Another more maladaptive type of sadness is the kind that comes from not loving yourself. This is the result of unconsciously looking down on yourself, and is not related to a lack of affection from other people. People get sad and don’t feel like doing anything when they perceive that others don’t understand how they feel inside.
Life doesn’t care about what you want. Its purpose is to give you what you need at all times.
When does sadness become maladaptive?
Sadness is considered one of the basic emotions, as it’s an innate affective reaction, present in all human beings, and necessary for proper emotional regulation in negative situations.
The presence of emotions like sadness in our lives is normal and adaptive. It helps us to adapt to reality when we experience physical or psychological separation, loss, failure, disappointment, the absence of reinforcing activities, chronic pain, etc.
This emotion stops being adaptive when it’s accompanied by other symptoms like difficulty falling asleep, sleeping too much, apathy, loss of hope, negative thoughts about oneself or one’s life, or some other disruption in your life. Then you have a problem.
The presence of negative, distorted thoughts and feelings about reality leads to sadness and hopelessness. Sad people see themselves as worthless and get carried away by these emotions, leading them to abandon their usual activities. So not only do they perceive themselves as worthless, but they also abandon the activities that could counter this value judgment, which validates their beliefs.
This is where the vicious cycle begins, as they swap their routines and fun activities for a negative mood, without realizing that these activities could help them improve their situation and prevent their bad mood from intensifying. This creates a dynamic in which inactivity breeds more inactivity.
“Avoid pleasure that provokes sadness.”
-Solon-
Self-esteem can fight against sadness
The most maladaptive kind of sadness is not the feeling that nobody loves you, but the negative impact of not loving yourself. The origin of this sadness is not other people’s hate, but one’s own contempt, which manifests in wallowing thoughts.
In some cases, the origin of this tormented state is found in the absence of care, affection, and love in the first few years of one’s life. The poor management of one’s emotions during childhood plants the seed for the manner of relating to sadness described above.

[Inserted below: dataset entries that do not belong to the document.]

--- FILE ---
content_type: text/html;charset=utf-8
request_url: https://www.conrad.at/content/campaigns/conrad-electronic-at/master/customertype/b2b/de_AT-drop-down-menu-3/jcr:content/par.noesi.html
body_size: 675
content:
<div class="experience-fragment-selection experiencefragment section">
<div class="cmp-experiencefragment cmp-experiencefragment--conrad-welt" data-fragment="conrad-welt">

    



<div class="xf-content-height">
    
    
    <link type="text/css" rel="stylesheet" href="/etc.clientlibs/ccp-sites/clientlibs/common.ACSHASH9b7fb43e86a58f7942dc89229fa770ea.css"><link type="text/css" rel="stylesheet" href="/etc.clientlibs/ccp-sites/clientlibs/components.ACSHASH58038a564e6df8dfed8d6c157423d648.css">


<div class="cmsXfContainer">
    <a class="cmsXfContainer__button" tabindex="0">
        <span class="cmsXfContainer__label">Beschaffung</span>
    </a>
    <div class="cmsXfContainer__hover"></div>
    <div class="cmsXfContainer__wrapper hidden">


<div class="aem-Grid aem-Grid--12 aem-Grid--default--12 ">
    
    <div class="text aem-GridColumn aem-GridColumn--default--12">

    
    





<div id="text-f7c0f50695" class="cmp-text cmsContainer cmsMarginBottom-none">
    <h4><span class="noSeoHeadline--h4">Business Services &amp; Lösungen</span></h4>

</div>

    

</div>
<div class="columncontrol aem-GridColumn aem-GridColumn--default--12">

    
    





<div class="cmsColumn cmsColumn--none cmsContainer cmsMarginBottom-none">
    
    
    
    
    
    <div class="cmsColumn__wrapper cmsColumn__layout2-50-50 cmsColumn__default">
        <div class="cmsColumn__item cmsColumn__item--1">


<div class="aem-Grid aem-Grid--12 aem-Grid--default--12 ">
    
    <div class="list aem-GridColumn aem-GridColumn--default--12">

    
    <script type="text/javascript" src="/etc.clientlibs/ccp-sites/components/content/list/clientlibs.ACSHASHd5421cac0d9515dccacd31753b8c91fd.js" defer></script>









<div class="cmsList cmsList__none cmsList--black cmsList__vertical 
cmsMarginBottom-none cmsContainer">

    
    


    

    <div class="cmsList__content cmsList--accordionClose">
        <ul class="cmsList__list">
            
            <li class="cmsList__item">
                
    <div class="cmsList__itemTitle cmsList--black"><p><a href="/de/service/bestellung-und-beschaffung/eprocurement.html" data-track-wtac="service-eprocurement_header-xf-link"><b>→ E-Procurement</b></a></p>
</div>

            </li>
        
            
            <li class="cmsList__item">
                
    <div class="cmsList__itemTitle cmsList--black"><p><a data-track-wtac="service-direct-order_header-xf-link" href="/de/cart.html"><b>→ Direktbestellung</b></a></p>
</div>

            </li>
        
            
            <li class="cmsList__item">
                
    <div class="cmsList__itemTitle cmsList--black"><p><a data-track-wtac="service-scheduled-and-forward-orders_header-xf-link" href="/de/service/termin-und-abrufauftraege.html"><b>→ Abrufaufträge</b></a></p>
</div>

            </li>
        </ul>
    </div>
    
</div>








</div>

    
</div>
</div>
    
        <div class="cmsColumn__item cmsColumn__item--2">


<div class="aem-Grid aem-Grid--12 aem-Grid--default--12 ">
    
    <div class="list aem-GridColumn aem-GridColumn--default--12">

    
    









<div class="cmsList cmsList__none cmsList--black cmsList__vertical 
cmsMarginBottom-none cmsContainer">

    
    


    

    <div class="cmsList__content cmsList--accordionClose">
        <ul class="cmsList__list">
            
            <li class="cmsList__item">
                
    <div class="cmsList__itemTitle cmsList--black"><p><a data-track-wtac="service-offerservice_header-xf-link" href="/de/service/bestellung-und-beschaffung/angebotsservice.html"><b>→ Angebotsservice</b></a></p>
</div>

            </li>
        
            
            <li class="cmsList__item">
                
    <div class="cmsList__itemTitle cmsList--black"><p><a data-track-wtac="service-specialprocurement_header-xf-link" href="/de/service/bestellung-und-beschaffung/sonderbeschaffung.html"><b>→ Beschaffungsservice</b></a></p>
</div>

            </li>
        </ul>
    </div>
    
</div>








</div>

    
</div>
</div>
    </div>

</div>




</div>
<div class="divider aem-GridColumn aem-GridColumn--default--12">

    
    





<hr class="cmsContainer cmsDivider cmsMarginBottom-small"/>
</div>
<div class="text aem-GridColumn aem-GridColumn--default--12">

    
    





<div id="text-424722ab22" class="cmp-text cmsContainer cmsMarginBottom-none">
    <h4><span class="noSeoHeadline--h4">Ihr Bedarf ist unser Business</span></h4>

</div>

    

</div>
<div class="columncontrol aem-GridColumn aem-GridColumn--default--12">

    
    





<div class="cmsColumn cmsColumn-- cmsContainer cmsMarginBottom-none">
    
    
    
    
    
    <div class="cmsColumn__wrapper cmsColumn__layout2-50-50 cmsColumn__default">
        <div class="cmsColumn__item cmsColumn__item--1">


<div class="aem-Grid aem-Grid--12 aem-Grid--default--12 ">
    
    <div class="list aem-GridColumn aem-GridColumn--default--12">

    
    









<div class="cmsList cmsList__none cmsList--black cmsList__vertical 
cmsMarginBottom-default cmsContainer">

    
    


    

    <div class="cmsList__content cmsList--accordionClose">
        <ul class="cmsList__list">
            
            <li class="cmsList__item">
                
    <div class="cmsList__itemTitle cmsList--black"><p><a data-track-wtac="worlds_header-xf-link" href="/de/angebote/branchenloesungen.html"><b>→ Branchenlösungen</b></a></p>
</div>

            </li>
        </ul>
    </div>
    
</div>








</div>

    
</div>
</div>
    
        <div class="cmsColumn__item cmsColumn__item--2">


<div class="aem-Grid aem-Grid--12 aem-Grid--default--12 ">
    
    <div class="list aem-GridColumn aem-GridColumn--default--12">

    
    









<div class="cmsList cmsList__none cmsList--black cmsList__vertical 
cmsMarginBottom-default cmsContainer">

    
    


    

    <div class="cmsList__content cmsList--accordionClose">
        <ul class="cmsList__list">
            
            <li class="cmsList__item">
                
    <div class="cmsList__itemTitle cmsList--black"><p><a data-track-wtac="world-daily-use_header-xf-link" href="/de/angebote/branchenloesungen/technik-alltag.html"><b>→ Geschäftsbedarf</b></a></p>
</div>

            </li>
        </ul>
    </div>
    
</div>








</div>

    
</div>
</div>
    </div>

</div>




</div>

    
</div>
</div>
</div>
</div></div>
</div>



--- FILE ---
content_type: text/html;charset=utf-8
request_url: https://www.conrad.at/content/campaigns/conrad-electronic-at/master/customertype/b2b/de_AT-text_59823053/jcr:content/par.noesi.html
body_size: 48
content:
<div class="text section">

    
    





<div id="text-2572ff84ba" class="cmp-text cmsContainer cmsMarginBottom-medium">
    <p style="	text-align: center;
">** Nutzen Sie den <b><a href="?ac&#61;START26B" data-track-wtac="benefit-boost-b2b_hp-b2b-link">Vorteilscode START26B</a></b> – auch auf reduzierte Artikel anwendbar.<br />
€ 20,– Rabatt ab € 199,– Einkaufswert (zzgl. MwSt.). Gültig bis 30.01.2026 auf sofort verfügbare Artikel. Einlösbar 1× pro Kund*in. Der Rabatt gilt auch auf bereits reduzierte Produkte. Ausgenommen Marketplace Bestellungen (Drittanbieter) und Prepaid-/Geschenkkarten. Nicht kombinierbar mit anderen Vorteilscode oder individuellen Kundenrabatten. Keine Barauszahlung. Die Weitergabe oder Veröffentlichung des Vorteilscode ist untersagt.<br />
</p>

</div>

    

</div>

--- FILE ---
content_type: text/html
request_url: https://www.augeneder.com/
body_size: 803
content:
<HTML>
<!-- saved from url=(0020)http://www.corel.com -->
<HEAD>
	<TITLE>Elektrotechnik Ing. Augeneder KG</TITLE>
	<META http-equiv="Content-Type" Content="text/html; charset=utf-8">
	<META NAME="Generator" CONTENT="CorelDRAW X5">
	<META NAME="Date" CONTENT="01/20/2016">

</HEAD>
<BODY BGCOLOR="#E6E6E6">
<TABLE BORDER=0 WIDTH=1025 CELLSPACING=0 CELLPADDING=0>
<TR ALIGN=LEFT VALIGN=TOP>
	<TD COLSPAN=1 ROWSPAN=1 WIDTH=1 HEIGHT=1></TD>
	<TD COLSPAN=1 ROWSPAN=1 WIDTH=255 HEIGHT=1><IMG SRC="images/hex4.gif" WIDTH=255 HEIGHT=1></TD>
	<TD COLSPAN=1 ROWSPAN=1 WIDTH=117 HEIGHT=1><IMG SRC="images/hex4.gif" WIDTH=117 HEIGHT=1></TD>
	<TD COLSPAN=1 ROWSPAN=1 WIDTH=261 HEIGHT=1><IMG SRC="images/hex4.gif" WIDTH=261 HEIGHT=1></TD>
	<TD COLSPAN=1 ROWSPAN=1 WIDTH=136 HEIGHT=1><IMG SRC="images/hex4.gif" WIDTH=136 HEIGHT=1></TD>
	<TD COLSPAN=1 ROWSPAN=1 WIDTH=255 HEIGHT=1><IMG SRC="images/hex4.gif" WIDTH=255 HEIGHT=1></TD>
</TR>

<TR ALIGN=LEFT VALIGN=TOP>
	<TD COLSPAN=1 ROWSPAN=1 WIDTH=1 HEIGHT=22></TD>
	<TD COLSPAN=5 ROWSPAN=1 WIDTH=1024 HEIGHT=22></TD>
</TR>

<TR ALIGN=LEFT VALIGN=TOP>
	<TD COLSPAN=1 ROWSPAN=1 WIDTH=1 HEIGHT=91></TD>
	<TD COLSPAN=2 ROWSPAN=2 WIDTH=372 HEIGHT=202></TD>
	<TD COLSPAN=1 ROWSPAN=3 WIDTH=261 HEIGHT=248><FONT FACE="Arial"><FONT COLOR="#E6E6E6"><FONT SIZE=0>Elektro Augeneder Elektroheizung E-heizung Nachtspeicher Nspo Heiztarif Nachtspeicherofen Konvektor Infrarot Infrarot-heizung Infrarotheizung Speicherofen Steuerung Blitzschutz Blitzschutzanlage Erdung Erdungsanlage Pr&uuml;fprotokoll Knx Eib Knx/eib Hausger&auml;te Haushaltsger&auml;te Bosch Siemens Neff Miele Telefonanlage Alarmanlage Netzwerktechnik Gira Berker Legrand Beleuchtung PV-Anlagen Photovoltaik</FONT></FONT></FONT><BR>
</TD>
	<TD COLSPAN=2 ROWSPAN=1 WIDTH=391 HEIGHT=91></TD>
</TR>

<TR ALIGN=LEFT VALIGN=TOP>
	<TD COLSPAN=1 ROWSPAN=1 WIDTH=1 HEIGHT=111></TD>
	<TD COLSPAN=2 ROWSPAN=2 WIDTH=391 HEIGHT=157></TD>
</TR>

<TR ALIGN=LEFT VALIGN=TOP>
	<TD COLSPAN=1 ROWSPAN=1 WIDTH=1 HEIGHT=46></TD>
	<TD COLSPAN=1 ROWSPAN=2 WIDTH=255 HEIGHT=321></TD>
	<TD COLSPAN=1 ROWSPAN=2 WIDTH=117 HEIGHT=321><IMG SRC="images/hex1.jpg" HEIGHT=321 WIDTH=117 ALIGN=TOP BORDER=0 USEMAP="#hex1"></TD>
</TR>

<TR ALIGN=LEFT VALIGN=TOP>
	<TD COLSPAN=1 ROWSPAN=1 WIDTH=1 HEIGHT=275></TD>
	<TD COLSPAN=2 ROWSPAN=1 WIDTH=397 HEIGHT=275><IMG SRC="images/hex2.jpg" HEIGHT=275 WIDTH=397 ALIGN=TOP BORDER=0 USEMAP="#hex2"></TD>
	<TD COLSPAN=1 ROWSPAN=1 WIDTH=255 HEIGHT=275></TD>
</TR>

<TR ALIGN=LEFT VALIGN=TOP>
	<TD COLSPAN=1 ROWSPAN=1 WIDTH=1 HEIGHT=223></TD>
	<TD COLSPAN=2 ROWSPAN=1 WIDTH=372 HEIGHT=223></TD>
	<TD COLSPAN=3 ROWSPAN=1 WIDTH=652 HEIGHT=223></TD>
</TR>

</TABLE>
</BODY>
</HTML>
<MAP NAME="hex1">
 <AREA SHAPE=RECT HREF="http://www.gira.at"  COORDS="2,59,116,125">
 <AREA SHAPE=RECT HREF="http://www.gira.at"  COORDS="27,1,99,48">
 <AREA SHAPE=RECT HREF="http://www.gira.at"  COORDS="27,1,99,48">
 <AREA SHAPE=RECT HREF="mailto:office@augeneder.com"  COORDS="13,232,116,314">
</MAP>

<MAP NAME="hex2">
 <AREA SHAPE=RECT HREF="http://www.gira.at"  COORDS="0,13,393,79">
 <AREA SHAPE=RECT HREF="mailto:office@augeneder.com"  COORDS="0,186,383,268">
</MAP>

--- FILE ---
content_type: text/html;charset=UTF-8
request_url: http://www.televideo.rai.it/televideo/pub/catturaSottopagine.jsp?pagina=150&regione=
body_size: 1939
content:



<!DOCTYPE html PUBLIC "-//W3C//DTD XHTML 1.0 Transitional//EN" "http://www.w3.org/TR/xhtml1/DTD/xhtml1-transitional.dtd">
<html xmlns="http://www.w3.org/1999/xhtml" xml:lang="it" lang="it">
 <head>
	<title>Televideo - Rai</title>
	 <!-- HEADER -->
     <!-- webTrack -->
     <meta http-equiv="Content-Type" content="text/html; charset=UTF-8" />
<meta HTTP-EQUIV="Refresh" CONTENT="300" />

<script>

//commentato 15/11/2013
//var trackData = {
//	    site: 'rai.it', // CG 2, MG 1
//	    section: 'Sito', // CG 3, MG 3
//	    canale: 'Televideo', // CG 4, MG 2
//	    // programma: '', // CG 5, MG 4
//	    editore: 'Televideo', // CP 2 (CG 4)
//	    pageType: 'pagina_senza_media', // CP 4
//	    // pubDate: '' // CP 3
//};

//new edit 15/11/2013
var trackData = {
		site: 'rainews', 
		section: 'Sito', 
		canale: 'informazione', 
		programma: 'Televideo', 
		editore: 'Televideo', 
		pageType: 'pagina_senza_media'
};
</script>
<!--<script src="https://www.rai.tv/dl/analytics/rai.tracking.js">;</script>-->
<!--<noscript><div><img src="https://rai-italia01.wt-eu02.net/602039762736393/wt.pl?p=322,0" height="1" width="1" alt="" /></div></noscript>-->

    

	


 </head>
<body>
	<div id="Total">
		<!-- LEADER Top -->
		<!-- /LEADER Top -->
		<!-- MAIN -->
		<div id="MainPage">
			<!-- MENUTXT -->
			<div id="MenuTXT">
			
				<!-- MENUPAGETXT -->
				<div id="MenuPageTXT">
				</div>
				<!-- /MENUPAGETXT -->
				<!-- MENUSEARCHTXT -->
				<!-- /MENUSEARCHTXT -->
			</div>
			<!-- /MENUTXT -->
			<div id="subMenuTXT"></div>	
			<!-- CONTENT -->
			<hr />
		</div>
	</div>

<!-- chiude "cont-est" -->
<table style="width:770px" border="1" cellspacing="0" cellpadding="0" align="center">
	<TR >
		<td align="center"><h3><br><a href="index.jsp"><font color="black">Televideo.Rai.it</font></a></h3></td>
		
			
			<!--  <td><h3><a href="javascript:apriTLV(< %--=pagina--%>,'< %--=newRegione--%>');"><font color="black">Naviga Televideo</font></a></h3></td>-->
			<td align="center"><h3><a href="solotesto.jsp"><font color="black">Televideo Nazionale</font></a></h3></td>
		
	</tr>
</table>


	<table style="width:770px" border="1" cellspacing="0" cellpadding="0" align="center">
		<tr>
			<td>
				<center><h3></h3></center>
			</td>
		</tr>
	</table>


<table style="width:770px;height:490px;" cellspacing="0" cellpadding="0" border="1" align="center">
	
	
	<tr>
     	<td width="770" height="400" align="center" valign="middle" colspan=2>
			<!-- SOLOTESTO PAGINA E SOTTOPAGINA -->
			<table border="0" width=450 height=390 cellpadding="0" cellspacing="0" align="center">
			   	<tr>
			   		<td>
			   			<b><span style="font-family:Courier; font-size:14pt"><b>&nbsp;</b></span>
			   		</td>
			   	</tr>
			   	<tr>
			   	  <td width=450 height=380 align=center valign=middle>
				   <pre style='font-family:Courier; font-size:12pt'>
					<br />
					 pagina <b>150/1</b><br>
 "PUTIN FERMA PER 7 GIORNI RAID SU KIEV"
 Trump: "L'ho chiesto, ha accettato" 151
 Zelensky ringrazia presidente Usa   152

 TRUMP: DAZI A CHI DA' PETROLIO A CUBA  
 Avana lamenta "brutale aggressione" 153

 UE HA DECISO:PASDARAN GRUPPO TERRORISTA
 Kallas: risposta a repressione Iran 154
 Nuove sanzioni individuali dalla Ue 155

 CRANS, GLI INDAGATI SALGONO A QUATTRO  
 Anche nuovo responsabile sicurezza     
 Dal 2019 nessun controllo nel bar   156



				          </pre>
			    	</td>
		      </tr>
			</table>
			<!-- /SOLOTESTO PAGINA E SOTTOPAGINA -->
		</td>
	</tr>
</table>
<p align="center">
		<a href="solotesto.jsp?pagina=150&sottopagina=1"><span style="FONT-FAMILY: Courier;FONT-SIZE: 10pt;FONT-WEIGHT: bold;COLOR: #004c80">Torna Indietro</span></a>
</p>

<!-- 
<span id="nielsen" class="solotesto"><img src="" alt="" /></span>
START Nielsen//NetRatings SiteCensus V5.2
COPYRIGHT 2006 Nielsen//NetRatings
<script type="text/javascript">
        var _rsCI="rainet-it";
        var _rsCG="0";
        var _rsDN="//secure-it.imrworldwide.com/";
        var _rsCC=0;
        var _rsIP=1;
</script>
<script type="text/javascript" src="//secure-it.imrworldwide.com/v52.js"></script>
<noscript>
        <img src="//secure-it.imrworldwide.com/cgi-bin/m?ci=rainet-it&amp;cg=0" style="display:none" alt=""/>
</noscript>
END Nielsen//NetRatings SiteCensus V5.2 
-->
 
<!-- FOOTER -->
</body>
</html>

Self-esteem is important because it concerns yourself, your way of being, and your own personal sense of worth. Therefore, it can affect the way you interact with others. There is n othing in the way you think, feel, decide, and act that escapes the influence of self-esteem.
Having a well-adjusted self-esteem helps control the negative thoughts and feelings about oneself and others that feed into sadness. A good sense of self-worth pushes away the hopelessness, melancholy, and sadness that lead you to neglect and abandon pleasant activities.
True security has nothing to do with your external circumstances, which are governed by universal laws that you can’t control. It’s more like an internal emotional state that allows you to live with confidence, courage, and bravery.